Porém, o aspecto mais envolvente do roteiro de "Dentro da Casa" é a dualidade com a qual a trama se apresenta. Uma vez que todos os acontecimentos que ocorrem dentro da casa dos Artole são narrados por Claude em suas redações, não há como o espectador saber o que é verdade e o que é mentira. Fica no ar, portanto, uma contante dúvida, principalmente depois que Germain passa a dar dicas para Claude sobre como deixar a sua história mais emocionante.

A única ressalva que faço ao roteiro é às cenas relacionadas à inauguração da galeria de arte de Jeanne, esposa de Germain. Apesar de possuírem um ótimo senso de humor e de conterem uma química deliciosa entre Luchini e Kristin Scott Thomas, esses trechos, por vezes, parecem servir de mero alívio cômico à trama principal. Não é nada que prejudique o andamento do filme, mas também não é algo imperceptível.

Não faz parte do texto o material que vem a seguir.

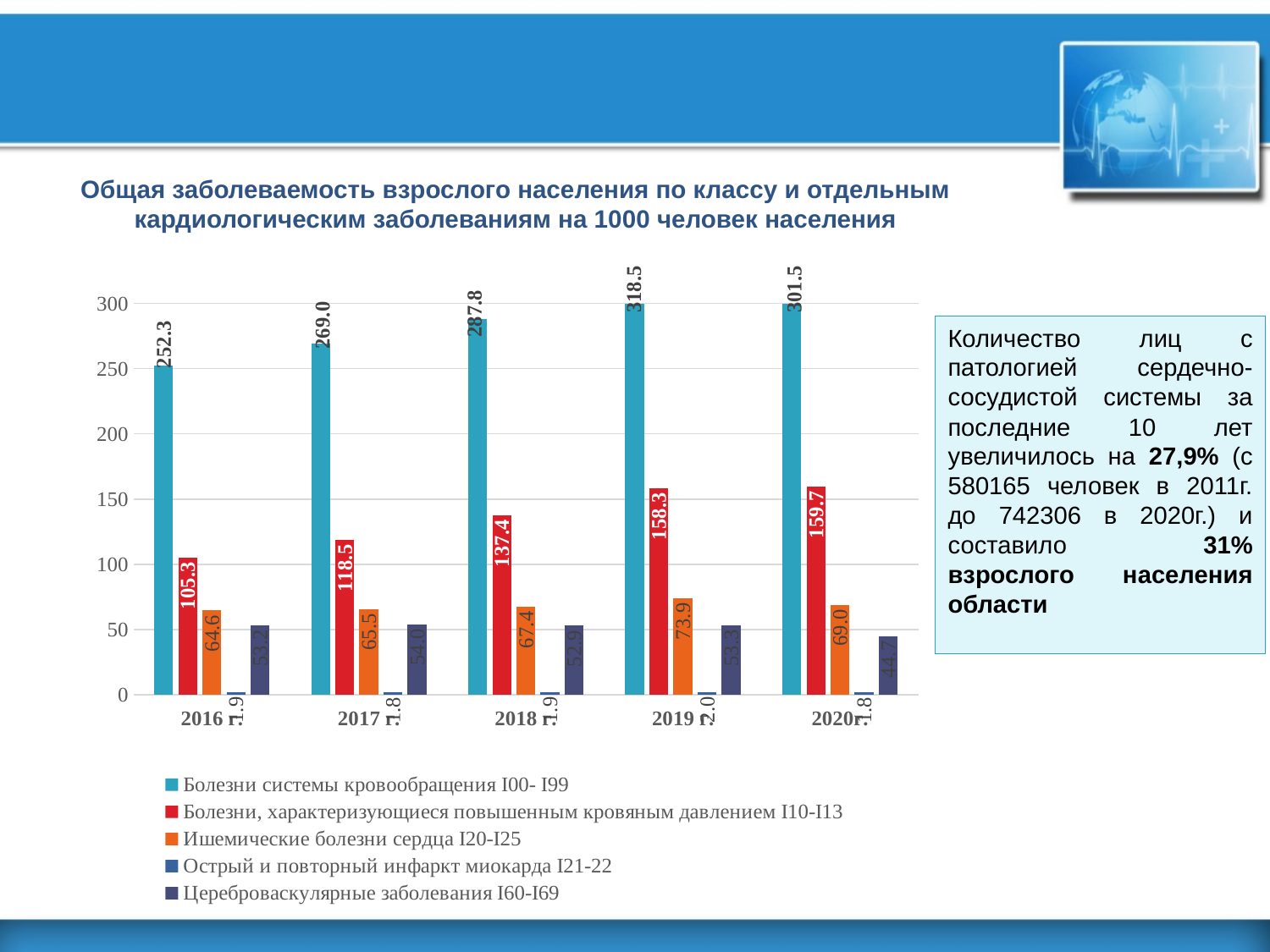
What is the value for Болезни системы кровообращения I00-I99 in 2019 г.? 318.5 What is the difference between the 2019 г. and 2016 г. values for Болезни системы кровообращения I00-I99? 66.2 Which year has the larger value for Ишемические болезни сердца I20-I25, 2019 г. or 2020г.? 2019 г. In which year is the value for Болезни системы кровообращения I00-I99 the highest? 2019 г. What is the value for Ишемические болезни сердца I20-I25 in 2018 г.? 67.4 Do the values for Болезни, характеризующиеся повышенным кровяным давлением I10-I13 rise or fall from 2016 г. to 2020г.? rise What is the value for Болезни, характеризующиеся повышенным кровяным давлением I10-I13 in 2020г.? 159.7 What is the difference between the 2020г. and 2016 г. values for Болезни, характеризующиеся повышенным кровяным давлением I10-I13? 54.4 What kind of chart is shown on the slide? bar chart In which year is the value for Цереброваскулярные заболевания I60-I69 the lowest? 2020г. How many series does the legend list? 5 How many years are shown on the x axis of the chart? 5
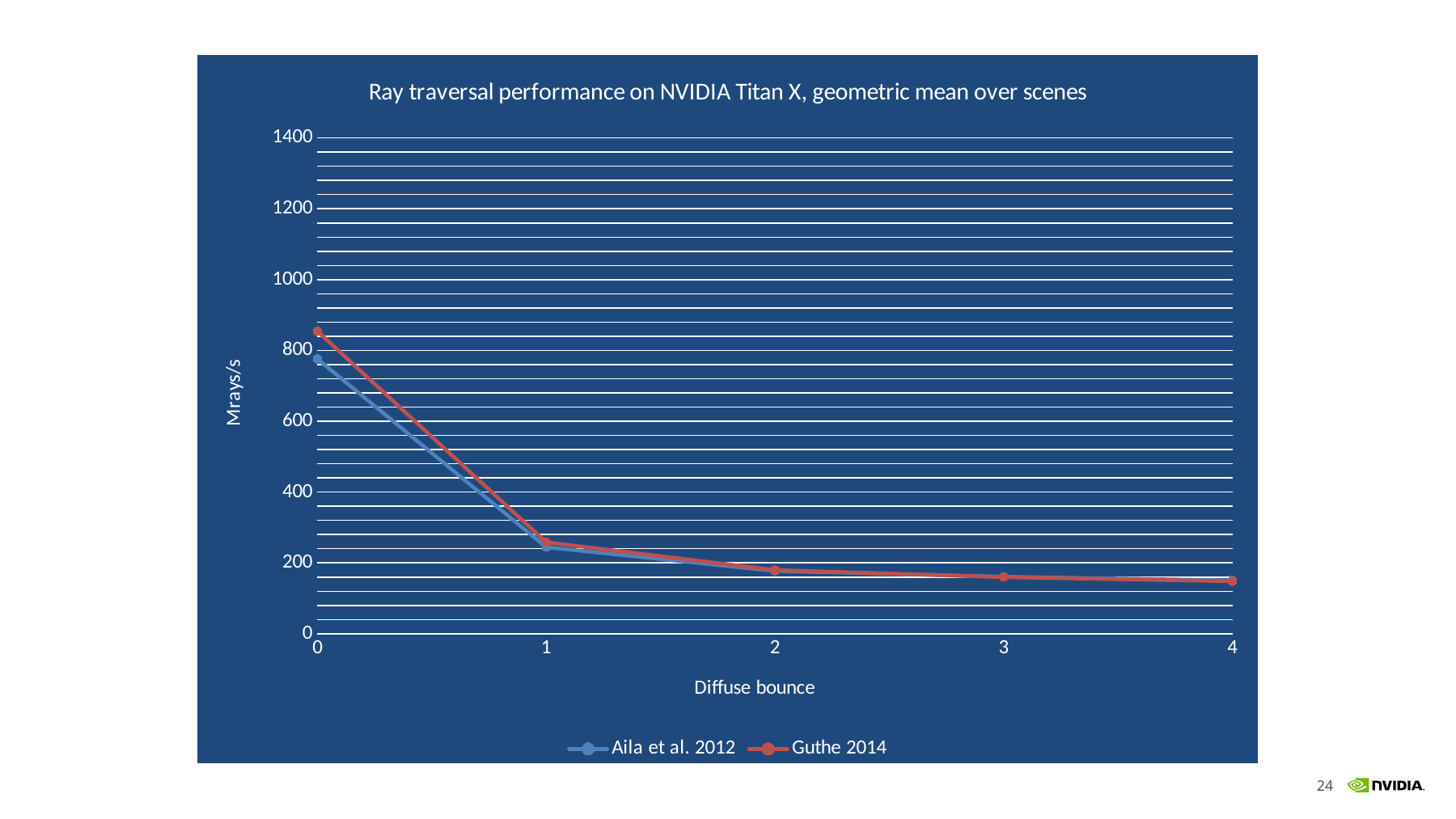
What is the title of the chart? Ray traversal performance on NVIDIA Titan X, geometric mean over scenes What is the label of the y axis? Mrays/s How many diffuse bounce values are plotted along the x axis? 5 At diffuse bounce 0, which series has the higher value, Aila et al. 2012 or Guthe 2014? Guthe 2014 What kind of chart is shown on the slide? line chart Do the values for Guthe 2014 rise or fall as the diffuse bounce increases? fall At which diffuse bounce is the value for Guthe 2014 highest? 0 Is the value for Aila et al. 2012 at diffuse bounce 1 greater or less than 400? less How many series does the legend list? 2 Is the value for Guthe 2014 at diffuse bounce 0 greater or less than 800? greater Is the value for Aila et al. 2012 at diffuse bounce 0 greater or less than 800? less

Além do ótimo roteiro, "Dentro da Casa" conta com uma direção primorosa de Ozon. O diretor é daqueles que além de saber dirigir muito bem o seu elenco, consegue fazer um filme de extremo bom gosto, mesmo quando a sua história caminha por assuntos polêmicos, como o caso amoroso entre um adolescente e uma mulher de meia idade. Por causa disso, elogios devem ser feitos à fotografia de Jérôme Alméras e a todo o resto da equipe.

Um dos melhores filmes deste início de 2013, "Dentro da Casa" é um exemplo de como fazer cinema acessível e inteligente, mostrando que esse dois adjetivos, com um pouco de esforço, combinam tanto quanto cinema e pipoca.